Extrait de page:

Prévisions économiques pour l’adhésion potentielle de l’Arménie à l’UE
« Nous n’envisageons en aucun cas de remplacer l’Union économique eurasienne (un bloc économique dirigé par la Russie) par une autre union. Nous voulons être indépendants. L’indépendance signifie s’appuyer sur chacun dans une certaine mesure, plutôt que sur une seule entité, et garantir que chacun dépende de vous d’une manière ou d’une autre », a déclaré aujourd’hui le ministre arménien de l’Économie, Gevorg Papoyan.
La semaine dernière, le gouvernement arménien a approuvé un projet de loi intitulé « Sur le lancement du processus d’adhésion de l’Arménie à l’Union européenne ». La Russie a rapidement réagi, le vice-Premier ministre russe Alexei Overchuk déclarant que Moscou considérait la discussion sur le processus d’adhésion de l’Arménie à l’UE comme « le début de sa sortie de l’Union économique eurasienne ».
La déclaration de Papoyan peut être considérée comme une réponse aux autorités russes. Cependant, selon les experts locaux, l’économie arménienne pourrait être confrontée à des défis importants si elle quittait l’UEE, notamment en ce qui concerne l’accès aux ressources énergétiques.

Lignes d'un jeu de données de raisonnement spatial:
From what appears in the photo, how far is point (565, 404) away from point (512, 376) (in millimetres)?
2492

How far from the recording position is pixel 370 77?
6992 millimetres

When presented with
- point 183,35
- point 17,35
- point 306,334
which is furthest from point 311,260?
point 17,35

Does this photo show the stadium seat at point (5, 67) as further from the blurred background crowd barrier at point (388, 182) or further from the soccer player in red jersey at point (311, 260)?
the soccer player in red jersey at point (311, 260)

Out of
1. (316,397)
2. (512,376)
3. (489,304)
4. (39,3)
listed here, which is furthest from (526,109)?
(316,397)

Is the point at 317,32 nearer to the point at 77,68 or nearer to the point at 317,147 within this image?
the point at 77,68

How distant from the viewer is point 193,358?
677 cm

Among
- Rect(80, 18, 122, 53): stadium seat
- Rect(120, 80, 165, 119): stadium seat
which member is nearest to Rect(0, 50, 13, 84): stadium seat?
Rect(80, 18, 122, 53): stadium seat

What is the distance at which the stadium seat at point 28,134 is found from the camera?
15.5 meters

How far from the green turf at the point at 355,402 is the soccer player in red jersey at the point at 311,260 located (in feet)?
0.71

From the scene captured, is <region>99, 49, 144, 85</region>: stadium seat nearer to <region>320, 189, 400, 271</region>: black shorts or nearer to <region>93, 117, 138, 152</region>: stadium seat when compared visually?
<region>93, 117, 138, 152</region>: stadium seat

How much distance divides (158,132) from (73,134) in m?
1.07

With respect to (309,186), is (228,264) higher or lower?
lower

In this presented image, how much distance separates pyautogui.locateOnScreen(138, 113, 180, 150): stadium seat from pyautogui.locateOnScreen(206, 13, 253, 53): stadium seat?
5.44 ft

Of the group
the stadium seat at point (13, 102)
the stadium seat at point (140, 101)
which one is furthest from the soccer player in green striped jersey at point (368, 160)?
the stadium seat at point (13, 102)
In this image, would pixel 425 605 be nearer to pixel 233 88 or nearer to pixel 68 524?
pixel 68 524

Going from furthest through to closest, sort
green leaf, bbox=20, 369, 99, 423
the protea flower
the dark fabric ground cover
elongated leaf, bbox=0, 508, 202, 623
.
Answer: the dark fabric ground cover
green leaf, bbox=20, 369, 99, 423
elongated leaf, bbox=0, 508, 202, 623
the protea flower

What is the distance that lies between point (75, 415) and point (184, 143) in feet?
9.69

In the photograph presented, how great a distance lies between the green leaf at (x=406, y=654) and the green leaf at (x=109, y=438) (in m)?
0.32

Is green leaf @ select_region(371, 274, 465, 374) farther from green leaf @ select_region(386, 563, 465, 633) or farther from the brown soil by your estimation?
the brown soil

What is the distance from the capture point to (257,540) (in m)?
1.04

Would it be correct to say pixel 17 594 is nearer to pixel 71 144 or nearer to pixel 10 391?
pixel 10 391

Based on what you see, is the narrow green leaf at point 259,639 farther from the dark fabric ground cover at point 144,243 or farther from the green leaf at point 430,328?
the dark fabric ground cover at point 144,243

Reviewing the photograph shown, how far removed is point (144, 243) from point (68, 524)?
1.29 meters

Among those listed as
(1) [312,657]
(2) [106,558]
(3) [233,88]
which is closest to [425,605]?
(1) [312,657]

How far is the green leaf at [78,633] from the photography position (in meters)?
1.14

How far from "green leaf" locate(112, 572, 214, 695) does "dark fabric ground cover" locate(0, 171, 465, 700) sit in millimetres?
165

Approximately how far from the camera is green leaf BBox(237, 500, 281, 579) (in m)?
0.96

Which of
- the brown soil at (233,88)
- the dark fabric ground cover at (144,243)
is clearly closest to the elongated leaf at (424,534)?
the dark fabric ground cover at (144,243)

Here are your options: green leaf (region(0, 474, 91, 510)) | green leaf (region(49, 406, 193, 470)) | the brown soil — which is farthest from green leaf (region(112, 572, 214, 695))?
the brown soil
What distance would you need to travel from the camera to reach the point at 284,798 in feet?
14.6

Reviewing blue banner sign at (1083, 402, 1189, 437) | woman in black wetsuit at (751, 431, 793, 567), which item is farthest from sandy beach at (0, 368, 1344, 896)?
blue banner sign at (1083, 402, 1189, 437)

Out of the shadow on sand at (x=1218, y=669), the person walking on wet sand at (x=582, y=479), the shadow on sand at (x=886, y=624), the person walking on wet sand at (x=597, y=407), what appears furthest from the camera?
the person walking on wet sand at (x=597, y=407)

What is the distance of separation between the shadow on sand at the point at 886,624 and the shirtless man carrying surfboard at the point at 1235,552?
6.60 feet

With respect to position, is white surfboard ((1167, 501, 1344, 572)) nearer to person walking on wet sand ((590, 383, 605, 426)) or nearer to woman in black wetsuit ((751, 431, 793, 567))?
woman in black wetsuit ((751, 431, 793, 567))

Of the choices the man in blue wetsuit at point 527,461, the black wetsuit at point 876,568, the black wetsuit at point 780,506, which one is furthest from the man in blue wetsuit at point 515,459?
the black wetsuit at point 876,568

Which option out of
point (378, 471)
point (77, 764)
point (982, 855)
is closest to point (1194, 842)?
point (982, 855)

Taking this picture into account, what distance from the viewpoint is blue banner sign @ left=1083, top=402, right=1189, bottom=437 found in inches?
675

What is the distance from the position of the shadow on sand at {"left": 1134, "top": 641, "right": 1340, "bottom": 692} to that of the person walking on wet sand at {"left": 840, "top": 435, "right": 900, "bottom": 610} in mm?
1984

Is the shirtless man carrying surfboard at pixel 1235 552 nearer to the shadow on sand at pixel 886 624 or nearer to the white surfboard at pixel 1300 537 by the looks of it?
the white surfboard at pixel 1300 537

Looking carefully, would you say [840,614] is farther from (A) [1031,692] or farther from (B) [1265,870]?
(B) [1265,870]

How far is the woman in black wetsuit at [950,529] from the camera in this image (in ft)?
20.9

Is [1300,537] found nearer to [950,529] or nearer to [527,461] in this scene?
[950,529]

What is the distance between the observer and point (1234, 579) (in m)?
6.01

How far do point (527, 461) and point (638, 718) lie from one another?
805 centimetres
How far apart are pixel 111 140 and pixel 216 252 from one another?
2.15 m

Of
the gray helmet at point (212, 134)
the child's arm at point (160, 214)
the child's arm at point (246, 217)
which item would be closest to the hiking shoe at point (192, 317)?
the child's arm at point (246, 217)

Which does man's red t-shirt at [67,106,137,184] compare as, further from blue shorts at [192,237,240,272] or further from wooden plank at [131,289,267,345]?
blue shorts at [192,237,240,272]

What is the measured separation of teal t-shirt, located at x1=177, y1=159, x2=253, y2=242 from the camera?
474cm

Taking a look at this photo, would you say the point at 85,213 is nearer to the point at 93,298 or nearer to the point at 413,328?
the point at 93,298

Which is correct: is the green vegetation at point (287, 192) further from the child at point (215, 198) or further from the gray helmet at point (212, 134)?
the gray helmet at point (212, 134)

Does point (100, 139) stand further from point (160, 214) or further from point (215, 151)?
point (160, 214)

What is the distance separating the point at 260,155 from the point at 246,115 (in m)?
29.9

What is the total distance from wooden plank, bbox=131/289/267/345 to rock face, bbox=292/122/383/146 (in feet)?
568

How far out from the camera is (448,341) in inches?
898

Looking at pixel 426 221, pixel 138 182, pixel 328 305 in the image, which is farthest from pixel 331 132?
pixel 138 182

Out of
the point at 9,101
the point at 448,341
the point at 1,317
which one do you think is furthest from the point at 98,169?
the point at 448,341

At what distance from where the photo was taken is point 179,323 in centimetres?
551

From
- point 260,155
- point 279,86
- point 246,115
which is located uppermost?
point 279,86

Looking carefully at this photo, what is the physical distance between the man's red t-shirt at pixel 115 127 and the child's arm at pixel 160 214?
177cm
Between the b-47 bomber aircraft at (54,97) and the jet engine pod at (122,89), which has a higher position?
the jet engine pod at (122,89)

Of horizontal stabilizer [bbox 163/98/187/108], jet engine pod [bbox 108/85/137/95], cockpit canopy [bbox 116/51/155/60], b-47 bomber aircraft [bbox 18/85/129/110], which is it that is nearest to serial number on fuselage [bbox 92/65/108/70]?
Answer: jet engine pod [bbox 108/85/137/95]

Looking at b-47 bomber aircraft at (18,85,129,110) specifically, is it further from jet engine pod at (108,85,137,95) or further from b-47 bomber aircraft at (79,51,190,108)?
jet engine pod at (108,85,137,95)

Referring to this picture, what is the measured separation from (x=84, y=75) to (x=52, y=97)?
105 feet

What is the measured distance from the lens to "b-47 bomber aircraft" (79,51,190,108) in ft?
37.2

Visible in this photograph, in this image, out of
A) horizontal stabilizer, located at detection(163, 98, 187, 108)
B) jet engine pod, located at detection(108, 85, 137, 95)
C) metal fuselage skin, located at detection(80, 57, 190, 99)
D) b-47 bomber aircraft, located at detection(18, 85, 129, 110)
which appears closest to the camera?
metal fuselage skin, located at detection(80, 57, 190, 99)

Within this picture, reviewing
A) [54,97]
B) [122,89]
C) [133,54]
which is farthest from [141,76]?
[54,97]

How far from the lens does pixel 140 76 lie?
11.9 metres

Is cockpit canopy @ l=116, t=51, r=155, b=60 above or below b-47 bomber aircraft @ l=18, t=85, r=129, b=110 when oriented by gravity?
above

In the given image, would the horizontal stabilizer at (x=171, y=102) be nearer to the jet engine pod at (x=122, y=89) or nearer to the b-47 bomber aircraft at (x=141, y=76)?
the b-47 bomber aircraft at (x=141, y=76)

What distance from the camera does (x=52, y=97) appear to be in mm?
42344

Travail demandé:
1. D'après l'extrait sur l'Arménie et l'UE, pourquoi Gevorg Papoyan refuse-t-il de remplacer l'Union économique eurasienne par une autre union ? Répondez en une à trois phrases.
2. Dites si chacune des affirmations suivantes est conforme à l'extrait sur l'Arménie et l'UE, en répondant par oui ou par non et en citant les mots décisifs du texte. (a) Le gouvernement arménien a approuvé un projet de loi. (b) Alexei Overchuk est le ministre arménien de l'Économie. (c) Selon les experts locaux, une sortie de l'UEE ne poserait aucune difficulté d'accès à l'énergie.

Corrigé de l'exercice:
1. Il refuse parce que l'Arménie veut être indépendante. Selon lui, l'indépendance consiste à s'appuyer sur chacun dans une certaine mesure plutôt que sur une seule entité. Elle suppose aussi de garantir que chacun dépende de l'Arménie d'une manière ou d'une autre.

2.
(a) Oui : « le gouvernement arménien a approuvé un projet de loi ».
(b) Non : « le vice-Premier ministre russe Alexei Overchuk ».
(c) Non : « l’économie arménienne pourrait être confrontée à des défis importants si elle quittait l’UEE, notamment en ce qui concerne l’accès aux ressources énergétiques ».